Cucina e bottega a Novara

Fabio Barozzi, il proprietario di Opificio, ha coraggio da vendere. Conosciamo bene la piazza novarese, non avvezza da un lato alla qualità e alle proposte innovative. Il pubblico locale è legato alle tradizioni, poco importa che nel frattempo siano in parte decadute o siano state sostituite da importanti novità. La storia è sicurezza. Beh, il patron, in questo progetto, ha deciso di rischiare, puntando dritto verso ciò in cui crede.

Ma gli innovatori servono a questo, a vedere più in là del proprio naso.
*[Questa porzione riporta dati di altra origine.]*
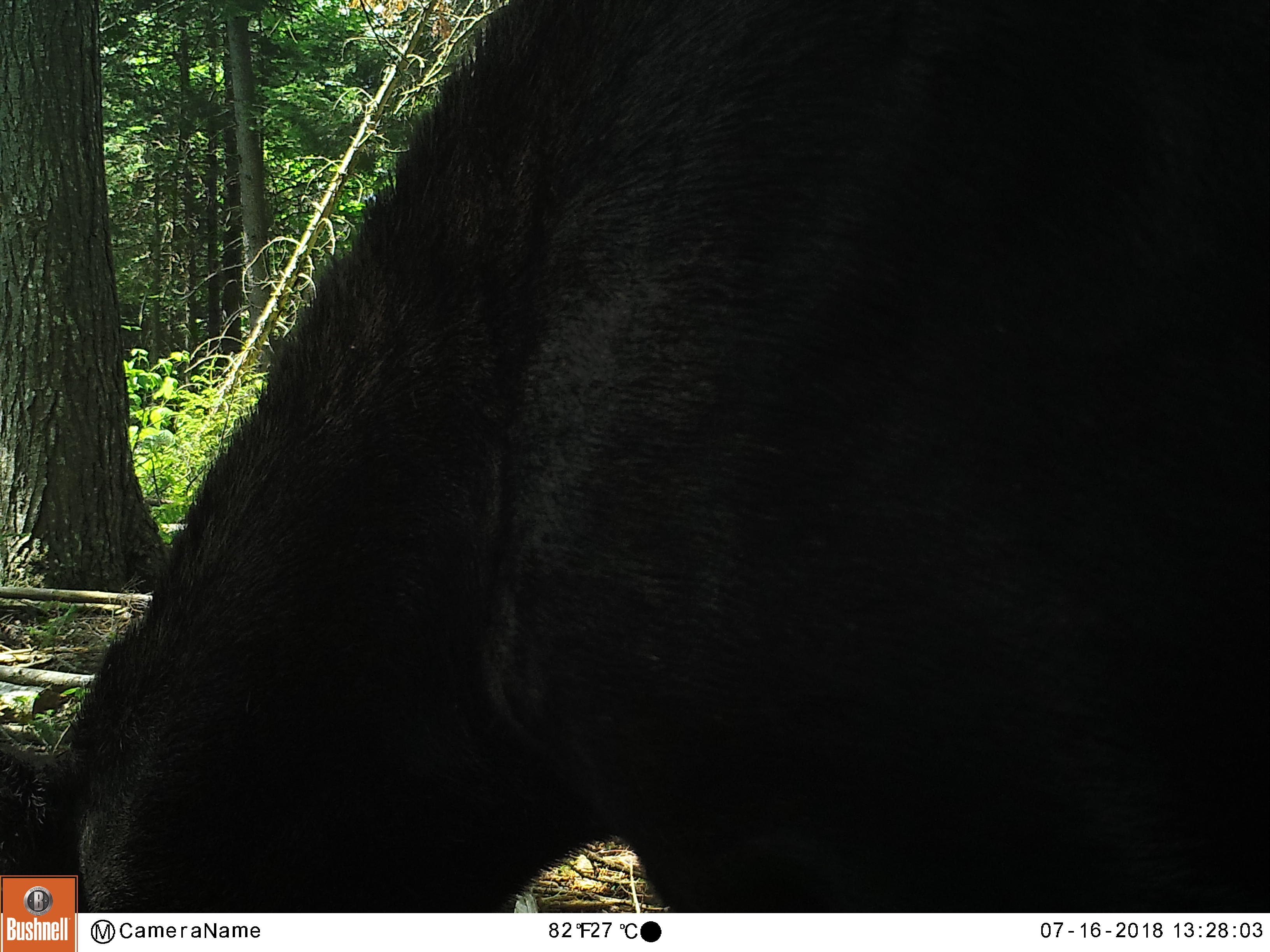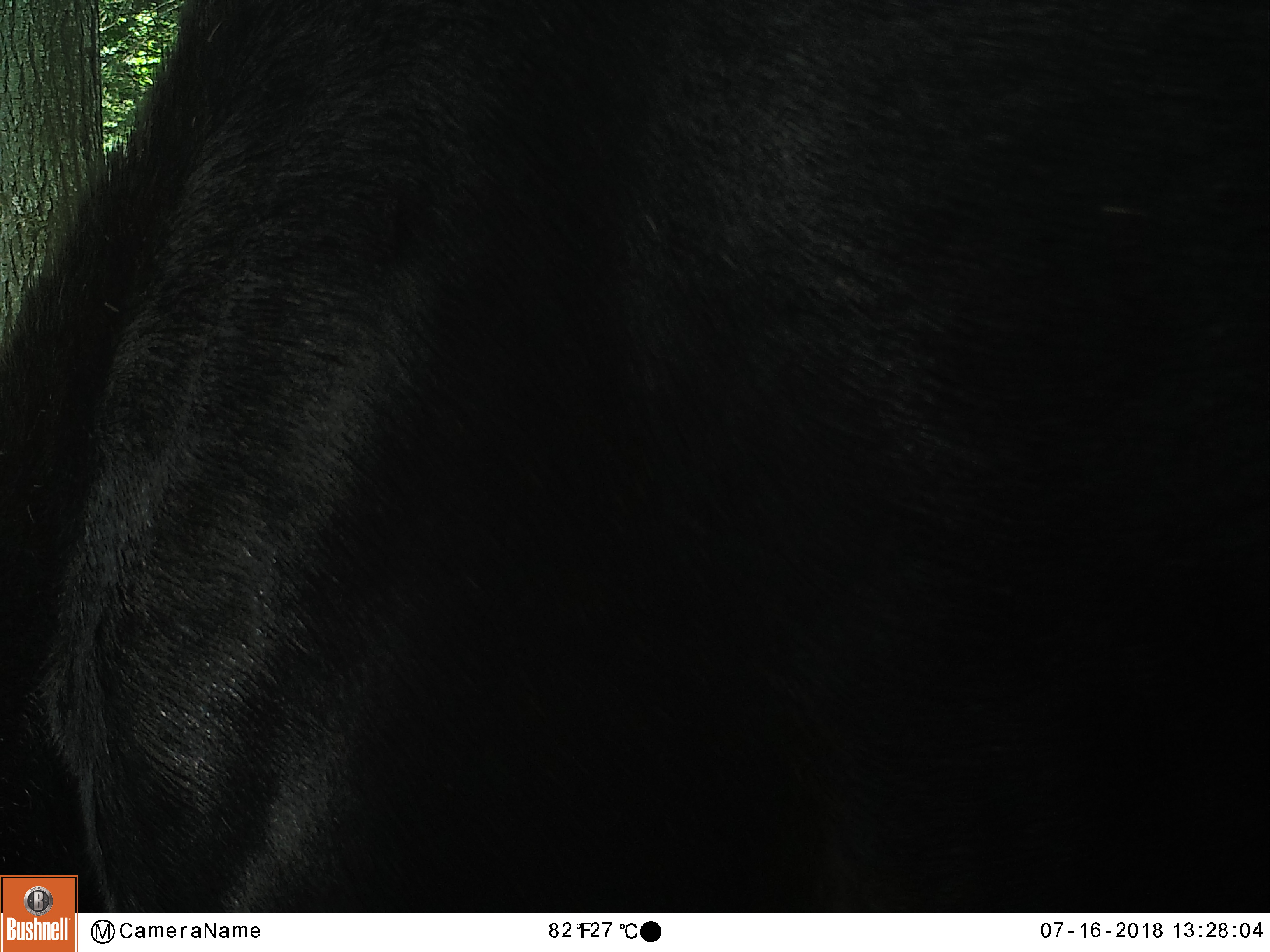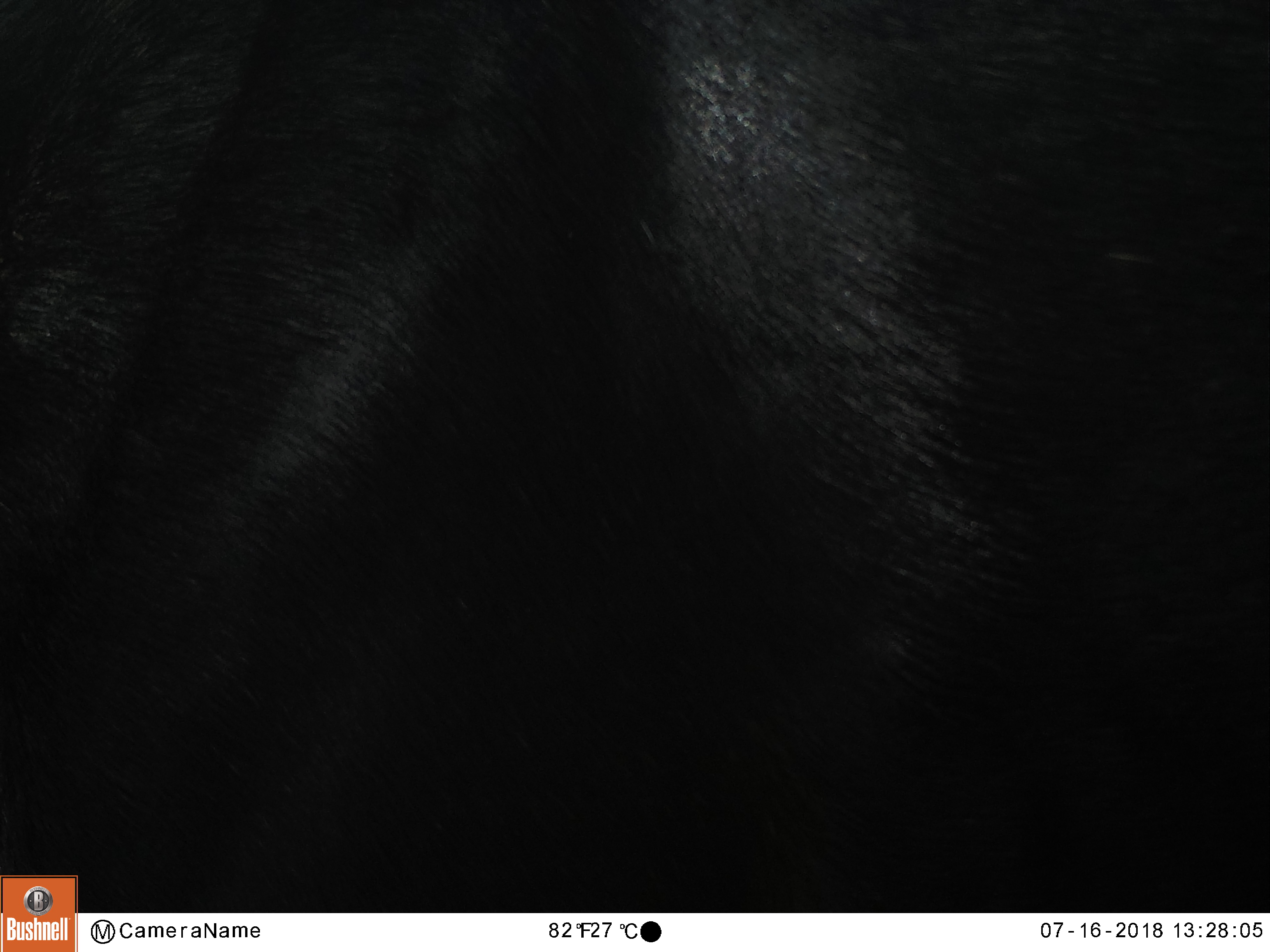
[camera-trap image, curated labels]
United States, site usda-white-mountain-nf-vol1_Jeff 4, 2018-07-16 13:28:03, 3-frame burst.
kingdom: Animalia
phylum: Chordata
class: Mammalia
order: Artiodactyla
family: Cervidae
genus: Alces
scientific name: Alces alces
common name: moose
Ecco quindi trasformare una ex cereria nella prima periferia di Novara, pur essendo comunque a due passi dal centro, in un locale, all’uopo anche bottega con prodotti di qualità, concepito per aperitivi con proposte non scontate e ristorante-bistrot con una squadra in cucina decisamente giovane, motivata e capace. Lo staff ai fornelli è composto da Alessio Ghiringhelli e Laura Angelina, la squadra si completa con Francesca Ranieri e la pasticcera Marta Loiacono. In sala, oltre al patron, Matteo Borsari, ex-Chef dell’Opificio, c’è una squadra altrettanto giovane e ben istruita come in cucina.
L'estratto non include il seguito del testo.